▶ CONSIGNES ET EXIGENCES
Recopiez à l'identique le passage des enregistrements allant de la ligne qui contient « At what depth » jusqu'à la fin des enregistrements, bornes comprises.

▶ MATÉRIEL
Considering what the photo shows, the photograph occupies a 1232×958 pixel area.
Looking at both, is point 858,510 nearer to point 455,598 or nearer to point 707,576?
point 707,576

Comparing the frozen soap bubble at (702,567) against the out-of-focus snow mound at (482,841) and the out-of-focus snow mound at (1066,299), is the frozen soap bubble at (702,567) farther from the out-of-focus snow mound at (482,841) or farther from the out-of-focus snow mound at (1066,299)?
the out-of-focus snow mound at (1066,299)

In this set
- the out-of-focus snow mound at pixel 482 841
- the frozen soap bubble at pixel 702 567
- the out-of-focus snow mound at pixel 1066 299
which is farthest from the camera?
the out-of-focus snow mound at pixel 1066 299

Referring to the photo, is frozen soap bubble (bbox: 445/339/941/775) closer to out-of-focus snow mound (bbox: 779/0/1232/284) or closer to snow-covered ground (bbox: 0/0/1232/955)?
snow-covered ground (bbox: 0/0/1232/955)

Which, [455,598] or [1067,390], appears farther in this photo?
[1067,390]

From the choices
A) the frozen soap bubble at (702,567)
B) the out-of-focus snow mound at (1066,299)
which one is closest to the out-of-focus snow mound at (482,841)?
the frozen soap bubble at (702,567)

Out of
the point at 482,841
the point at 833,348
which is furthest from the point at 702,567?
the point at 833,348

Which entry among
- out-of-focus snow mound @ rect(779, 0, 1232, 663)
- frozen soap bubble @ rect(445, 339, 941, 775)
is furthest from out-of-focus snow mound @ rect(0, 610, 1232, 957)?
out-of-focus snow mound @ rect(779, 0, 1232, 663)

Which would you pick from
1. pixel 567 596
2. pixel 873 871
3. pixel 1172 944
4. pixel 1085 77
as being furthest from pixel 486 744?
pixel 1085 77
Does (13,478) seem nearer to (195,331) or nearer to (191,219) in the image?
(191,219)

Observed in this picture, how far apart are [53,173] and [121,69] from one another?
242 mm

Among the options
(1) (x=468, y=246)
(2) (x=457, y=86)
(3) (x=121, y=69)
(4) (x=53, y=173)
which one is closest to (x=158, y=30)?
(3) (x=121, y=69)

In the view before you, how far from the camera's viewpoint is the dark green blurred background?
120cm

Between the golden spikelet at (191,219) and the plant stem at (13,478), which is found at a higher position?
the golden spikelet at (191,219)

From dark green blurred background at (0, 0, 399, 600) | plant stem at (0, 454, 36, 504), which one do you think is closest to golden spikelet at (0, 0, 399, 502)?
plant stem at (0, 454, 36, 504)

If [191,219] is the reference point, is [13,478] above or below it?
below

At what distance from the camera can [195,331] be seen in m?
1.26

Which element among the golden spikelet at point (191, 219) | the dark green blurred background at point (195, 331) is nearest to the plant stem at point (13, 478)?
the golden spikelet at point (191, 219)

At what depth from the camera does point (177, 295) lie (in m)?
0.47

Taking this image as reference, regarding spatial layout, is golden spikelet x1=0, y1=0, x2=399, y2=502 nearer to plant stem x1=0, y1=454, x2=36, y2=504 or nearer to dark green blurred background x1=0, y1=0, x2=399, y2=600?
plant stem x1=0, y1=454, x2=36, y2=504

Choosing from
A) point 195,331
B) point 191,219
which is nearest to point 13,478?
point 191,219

▶ RÉPONSE PROPOSÉE
At what depth from the camera does point (177, 295) lie (in m)?
0.47

Taking this image as reference, regarding spatial layout, is golden spikelet x1=0, y1=0, x2=399, y2=502 nearer to plant stem x1=0, y1=454, x2=36, y2=504 or nearer to dark green blurred background x1=0, y1=0, x2=399, y2=600?
plant stem x1=0, y1=454, x2=36, y2=504

Choosing from
A) point 195,331
B) point 191,219
which is nearest to point 13,478?
point 191,219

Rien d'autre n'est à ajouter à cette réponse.